### Extract
The scarcity, which began in the automotive industry, has now expanded to a variety of other consumer electronics. Businesses and customers around the world are bearing the brunt of an acute shortage of semiconductor microchips, from sluggish vehicle orders to a production shortage of home electronics and more expensive devices.
The new sanctions
In early April, the United States banned trade with top Chinese high-performance computing centers, citing the potential for these technologies to be used in the construction of new arms and domestic surveillance systems.
No sooner than the US imposed sanctions on 7 Chinese tech firms, one Chinese official scoffed off the latest imposition as "mosquito bite".
"It's as if we're being bitten by mosquitoes. They've been bothering us for years, so it doesn't matter if we get one more bite" Mei Xinyu, a senior researcher at China's Ministry of Commerce said. The Global Times quotes.
But is it just a mosquito bite? Or is it just China that is reeling from the impact of the sanctions?

### Written request 1
Can you change "semiconductor microchips" to "computer chips" in the part of the chip shortage excerpt that opens with the words "The scarcity, which" and closes with "domestic surveillance systems."?
The records are unrelated to the chip shortage excerpt.

### Materials provided

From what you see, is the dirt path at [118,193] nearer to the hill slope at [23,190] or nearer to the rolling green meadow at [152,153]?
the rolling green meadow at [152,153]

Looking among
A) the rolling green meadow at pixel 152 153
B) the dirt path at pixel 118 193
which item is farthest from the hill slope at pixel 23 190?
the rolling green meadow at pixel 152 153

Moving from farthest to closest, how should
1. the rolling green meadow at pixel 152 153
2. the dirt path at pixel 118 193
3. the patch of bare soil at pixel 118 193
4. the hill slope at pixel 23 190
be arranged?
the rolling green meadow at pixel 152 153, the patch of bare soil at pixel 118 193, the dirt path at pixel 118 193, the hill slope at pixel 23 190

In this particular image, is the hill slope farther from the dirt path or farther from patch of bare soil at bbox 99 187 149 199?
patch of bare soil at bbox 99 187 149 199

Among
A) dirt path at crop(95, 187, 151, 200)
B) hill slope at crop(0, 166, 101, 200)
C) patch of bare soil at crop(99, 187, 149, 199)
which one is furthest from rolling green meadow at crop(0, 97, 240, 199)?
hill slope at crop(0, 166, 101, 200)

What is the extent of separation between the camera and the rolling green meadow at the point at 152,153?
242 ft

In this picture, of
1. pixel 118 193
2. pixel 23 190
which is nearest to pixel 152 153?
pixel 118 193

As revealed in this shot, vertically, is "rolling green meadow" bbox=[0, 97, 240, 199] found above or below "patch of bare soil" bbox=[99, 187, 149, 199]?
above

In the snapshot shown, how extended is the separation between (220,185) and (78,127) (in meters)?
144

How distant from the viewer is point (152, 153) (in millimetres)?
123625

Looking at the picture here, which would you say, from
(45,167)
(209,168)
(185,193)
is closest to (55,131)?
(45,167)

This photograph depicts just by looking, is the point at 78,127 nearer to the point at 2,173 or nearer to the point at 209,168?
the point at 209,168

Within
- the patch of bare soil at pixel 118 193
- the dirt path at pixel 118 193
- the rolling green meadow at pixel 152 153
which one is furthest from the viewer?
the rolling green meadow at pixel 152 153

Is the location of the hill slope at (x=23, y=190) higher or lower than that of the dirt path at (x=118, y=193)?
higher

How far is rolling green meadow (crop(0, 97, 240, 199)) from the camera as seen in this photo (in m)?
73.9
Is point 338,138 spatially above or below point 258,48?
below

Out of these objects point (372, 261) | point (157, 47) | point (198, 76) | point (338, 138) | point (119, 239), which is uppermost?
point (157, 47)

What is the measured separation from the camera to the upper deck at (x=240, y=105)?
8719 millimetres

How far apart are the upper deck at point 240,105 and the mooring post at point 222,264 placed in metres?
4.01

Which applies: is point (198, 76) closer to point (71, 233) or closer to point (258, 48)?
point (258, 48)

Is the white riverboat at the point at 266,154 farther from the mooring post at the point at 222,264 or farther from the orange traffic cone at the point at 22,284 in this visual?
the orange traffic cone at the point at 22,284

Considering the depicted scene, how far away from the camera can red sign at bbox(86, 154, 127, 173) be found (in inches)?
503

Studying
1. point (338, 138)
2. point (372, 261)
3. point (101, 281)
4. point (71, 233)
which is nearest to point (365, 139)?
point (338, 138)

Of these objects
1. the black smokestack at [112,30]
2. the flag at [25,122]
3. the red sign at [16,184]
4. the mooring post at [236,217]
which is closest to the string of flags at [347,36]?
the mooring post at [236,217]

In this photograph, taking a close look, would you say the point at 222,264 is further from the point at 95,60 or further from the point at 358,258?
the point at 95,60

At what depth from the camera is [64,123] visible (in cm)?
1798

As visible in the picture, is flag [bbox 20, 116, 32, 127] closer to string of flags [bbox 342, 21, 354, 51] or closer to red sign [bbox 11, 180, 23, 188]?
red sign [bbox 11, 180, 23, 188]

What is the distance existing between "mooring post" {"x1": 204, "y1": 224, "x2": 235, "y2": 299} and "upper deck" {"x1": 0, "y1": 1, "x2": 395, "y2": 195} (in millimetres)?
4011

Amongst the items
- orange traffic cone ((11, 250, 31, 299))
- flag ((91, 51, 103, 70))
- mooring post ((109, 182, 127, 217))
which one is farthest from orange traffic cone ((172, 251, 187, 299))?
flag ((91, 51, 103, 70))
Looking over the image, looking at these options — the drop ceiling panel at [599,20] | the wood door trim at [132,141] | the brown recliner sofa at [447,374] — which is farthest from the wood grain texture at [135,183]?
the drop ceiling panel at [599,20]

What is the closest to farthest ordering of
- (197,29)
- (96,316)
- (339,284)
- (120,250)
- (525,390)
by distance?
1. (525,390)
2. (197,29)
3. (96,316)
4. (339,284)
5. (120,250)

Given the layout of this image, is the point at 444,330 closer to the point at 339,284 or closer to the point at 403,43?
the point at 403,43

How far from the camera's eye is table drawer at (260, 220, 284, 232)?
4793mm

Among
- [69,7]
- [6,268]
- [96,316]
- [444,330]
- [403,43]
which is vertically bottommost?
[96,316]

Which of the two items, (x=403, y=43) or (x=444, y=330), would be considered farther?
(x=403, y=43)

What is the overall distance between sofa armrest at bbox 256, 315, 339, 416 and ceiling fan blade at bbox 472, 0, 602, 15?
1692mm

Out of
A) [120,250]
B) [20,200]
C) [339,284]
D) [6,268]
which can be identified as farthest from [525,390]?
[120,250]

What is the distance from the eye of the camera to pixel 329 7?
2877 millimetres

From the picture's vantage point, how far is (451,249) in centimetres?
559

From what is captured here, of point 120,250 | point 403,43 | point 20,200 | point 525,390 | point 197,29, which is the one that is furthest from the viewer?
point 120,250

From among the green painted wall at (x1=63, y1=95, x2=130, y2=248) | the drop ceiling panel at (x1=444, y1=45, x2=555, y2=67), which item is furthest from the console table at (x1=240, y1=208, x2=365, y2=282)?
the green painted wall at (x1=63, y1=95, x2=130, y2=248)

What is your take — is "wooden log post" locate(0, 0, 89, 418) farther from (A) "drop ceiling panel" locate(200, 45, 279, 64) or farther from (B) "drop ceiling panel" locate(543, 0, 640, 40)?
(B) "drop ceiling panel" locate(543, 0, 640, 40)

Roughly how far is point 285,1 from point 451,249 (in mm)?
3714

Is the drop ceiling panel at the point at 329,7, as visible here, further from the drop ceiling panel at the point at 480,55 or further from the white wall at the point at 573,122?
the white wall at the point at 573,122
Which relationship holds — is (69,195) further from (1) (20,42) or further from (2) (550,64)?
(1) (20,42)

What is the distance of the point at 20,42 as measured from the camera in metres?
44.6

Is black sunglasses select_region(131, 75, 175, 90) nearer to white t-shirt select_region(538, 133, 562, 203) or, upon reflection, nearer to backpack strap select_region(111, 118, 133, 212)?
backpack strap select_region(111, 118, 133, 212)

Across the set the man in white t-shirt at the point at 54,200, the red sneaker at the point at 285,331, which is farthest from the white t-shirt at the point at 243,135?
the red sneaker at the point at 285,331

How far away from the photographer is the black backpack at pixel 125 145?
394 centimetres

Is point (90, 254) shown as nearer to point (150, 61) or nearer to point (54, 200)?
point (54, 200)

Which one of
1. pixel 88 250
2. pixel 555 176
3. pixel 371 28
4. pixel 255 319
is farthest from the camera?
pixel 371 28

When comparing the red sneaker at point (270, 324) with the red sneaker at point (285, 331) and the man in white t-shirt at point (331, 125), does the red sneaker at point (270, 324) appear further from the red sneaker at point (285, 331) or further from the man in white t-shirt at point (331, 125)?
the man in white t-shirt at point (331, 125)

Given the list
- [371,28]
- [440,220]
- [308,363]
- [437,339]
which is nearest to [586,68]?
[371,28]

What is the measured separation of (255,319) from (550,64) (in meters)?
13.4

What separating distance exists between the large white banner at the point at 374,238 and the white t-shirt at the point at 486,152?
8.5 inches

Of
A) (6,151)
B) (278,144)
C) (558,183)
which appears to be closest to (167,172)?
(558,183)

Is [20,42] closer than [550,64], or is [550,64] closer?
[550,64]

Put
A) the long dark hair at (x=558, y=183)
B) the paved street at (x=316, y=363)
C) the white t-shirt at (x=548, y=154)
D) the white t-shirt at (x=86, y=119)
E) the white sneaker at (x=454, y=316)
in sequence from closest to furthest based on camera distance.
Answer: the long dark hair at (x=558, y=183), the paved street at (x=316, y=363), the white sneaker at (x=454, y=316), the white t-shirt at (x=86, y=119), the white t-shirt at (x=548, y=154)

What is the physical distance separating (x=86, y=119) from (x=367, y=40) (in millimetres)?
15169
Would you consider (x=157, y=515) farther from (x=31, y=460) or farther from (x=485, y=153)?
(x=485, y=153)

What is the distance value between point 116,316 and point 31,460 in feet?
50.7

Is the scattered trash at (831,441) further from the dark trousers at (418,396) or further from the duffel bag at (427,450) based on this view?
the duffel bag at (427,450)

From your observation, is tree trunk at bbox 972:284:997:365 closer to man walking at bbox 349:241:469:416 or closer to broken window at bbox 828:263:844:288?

### Written request 2
Which lines of the records contain the string "distance" with matching case? Copy each of them.

### Response 1
The scarcity, which began in the automotive industry, has now expanded to a variety of other consumer electronics. Businesses and customers around the world are bearing the brunt of an acute shortage of computer chips, from sluggish vehicle orders to a production shortage of home electronics and more expensive devices.
The new sanctions
In early April, the United States banned trade with top Chinese high-performance computing centers, citing the potential for these technologies to be used in the construction of new arms and domestic surveillance systems.

### Response 2
What is the distance existing between "mooring post" {"x1": 204, "y1": 224, "x2": 235, "y2": 299} and "upper deck" {"x1": 0, "y1": 1, "x2": 395, "y2": 195} (in millimetres)?
by distance?
What is the overall distance between sofa armrest at bbox 256, 315, 339, 416 and ceiling fan blade at bbox 472, 0, 602, 15?
What is the distance from the eye of the camera to pixel 329 7?
What is the distance of the point at 20,42 as measured from the camera in metres?
What separating distance exists between the large white banner at the point at 374,238 and the white t-shirt at the point at 486,152?
in sequence from closest to furthest based on camera distance.
What is the physical distance separating (x=86, y=119) from (x=367, y=40) (in millimetres)?
What is the distance value between point 116,316 and point 31,460 in feet?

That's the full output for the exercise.